▶ _YOUR OBJECTIVE_
Pick up the paper on the "Crazy Machine" teamwork project after its final sentence and continue writing it.

▶ _DOCUMENT SEGMENT_
· · · · ·

A “CRAZY MACHINE” PROJECT WITH TEAMWORK AND … · The “Crazy Machine’ project (CMP) specification The objective was to set a challenging problem requiring an open-ended solution.

Proceedings of the 9th International CDIO Conference, Massachusetts Institute of Technology and Harvard University School of Engineering and Applied Sciences, Cambridge, Massachusetts, June 9 – 13, 2013.

A “CRAZY MACHINE” PROJECT WITH TEAMWORK AND INTERTEAM NEGOTIATIONS

Clive A. Maynard

Curtin University, Western Australia

Cesar Ortega-Sanchez

Curtin University, Western Australia ABSTRACT The paper describes an approach to undergraduate laboratory projects that require both teamwork and inter-team negotiation skills. The authors have both implemented teamwork projects based on the CDIO learning paradigm over several years but considered that there were some important aspects of the engineering process that needed greater emphasis. Teams rarely work alone; they interact with other teams often producing only one subsystem within a greater whole. What was needed was a project which could be subdivided so that all teams had tasks of similar complexity, which needed negotiation with other teams for overall system interfacing and execution. The result was a “Crazy Machine” for which each team created a module. Each module received a steel ball from another team, initiated activities to achieve some “spectacular” operations and then within a specified time period passed the steel ball to the next section. Implementation of each section required construction, control via either a Field-Programmable Gate Array (FPGA) or microcontroller, and debugging. The paper describes the project, the students’ reactions, their work and overall feedback concerning the project’s ideas and implementation. The use of online tools to collect design considerations and decisions, report on design, planning, and implementation, reflective reporting, peer assessment and finally the use of independent interviews to assess the overall success/failure is also discussed. KEYWORDS Teamwork, Negotiation, PBL INTRODUCTION The practical introduction to design within the laboratory context of an engineering course is an important step towards competence as an engineer. The problems, faced by academics in this context, are to provide a useful experience for the student both in working with other students and achieving a “real design”. Often a specific design problem is used to accommodate resource constraints and even supervisor competency with the consequence that student teams are all following the same path to the same product with the added potential for copying design ideas. This paper describes the implementation of unique team designs within the context of a global specification and adds the need for interaction between team designs. The consequence of


interaction is that teams are no longer independent and must negotiate the specifications of the interfaces between them. BACKGROUND The use of design projects within some units of the Computer Systems Engineering degree at Curtin University has been common for some years. Two third year, second semester units had considerable commonality between them: Advanced Digital Design 320 (ADD 320), emphasising FPGA based design, and Embedded Software Engineering 302 (ESE 302), emphasising microcontroller based design. Some consideration of merging the design laboratory aspects of the units had been discussed, however difficulties were anticipated as ESE 302 served as part of a Mechatronics Engineering course and was also an optional unit for students taking “Communications and Electronic Engineering” and a Bachelor of Technology in “Computer Systems and Networking” and a number of double degree courses.

· · · · ·

Stored items

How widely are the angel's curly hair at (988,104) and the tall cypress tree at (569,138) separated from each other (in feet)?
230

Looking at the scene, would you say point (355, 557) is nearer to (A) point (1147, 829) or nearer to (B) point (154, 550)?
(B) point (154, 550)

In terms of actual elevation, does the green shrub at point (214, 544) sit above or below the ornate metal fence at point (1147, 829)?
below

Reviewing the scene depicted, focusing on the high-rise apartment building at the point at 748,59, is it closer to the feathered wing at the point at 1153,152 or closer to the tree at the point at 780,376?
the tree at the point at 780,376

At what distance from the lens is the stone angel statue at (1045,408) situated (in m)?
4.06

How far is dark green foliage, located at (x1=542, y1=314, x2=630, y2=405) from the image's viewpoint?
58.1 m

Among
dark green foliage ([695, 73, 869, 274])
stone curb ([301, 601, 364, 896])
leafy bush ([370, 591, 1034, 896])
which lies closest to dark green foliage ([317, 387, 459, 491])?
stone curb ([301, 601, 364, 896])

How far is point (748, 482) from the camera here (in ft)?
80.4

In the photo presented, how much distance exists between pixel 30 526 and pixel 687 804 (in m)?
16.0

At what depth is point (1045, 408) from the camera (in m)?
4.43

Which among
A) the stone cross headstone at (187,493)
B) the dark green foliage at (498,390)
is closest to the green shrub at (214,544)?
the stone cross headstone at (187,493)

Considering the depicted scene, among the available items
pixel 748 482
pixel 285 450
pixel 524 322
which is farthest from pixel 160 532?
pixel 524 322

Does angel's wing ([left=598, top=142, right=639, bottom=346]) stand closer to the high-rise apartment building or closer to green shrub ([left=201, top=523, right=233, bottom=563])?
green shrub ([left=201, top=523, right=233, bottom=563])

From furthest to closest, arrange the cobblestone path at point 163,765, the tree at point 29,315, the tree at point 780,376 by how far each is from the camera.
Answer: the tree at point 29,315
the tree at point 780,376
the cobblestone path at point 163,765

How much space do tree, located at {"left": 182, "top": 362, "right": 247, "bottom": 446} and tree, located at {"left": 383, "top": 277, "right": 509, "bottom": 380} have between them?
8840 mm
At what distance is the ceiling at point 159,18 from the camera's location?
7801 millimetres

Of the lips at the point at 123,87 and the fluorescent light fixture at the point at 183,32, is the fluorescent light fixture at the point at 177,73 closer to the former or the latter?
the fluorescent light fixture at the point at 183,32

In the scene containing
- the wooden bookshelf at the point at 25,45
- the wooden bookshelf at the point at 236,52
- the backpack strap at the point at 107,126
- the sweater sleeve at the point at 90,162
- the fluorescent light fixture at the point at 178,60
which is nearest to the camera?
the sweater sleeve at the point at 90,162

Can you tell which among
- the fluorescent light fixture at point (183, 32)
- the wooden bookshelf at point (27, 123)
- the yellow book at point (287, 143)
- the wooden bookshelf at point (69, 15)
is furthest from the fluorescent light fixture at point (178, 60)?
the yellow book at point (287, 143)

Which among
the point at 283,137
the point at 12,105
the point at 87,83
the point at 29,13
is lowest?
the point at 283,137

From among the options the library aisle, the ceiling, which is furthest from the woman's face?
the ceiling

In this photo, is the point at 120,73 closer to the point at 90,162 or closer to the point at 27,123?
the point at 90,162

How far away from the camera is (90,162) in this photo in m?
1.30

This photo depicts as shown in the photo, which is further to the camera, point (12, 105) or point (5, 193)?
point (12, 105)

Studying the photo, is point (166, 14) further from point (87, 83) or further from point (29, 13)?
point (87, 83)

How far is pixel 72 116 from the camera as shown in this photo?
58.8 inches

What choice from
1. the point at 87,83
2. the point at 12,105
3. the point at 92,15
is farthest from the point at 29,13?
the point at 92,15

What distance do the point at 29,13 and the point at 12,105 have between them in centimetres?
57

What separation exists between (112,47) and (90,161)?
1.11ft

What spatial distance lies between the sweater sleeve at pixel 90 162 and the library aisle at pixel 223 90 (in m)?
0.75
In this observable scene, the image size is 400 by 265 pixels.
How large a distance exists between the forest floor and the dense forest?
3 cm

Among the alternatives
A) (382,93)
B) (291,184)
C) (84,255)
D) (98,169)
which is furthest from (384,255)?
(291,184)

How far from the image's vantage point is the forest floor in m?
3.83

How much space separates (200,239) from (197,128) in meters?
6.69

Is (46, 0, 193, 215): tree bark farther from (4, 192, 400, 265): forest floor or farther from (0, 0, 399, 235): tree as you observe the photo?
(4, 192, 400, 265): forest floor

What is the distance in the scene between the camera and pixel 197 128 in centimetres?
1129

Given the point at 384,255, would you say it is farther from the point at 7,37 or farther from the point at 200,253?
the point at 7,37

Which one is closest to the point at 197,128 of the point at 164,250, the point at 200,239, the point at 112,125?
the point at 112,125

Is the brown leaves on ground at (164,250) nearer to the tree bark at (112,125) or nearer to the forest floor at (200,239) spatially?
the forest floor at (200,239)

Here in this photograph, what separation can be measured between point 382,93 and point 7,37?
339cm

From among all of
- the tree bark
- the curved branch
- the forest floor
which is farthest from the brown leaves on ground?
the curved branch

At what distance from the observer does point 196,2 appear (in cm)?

· · · · ·

▶ _RESPONSE FOR THIS EXERCISE_
It has been stated [1] that success is a product of ability and motivation and that strong motivation is linked to achievement and good situational expectations [2]. It was considered that a common project within the expected competence of the student cohort would enhance their professional competence while promoting the unit specific learning requirements. The project could be implemented using either technological base but that those students taking both units needed to be placed in specific teams and to address some additional specifications.

There are some aspects of professional engineering design experience that are not addressed by the usual undergraduate teamwork designs [3]. Specifically, the failure to consider interface implementations/environmental factors, and the common need to negotiate specifics with other design teams and/or deal with standards or legal requirements.

Introducing the need to consider interfaces and to negotiate requirements increased the reality aspect of the project, and adding a fun and competitive aspect to the whole process resulted in enthusiastic teams enjoying their learning.

LEARNING THROUGH DESIGN The “Crazy Machine’ project (CMP) specification The objective was to set a challenging problem requiring an open-ended solution. It was explicitly desired to take students out of their comfort zone and encourage them to use their creativity and develop a sense of confidence in what they know. The project specification is described below as presented to the students (without university unit specific information).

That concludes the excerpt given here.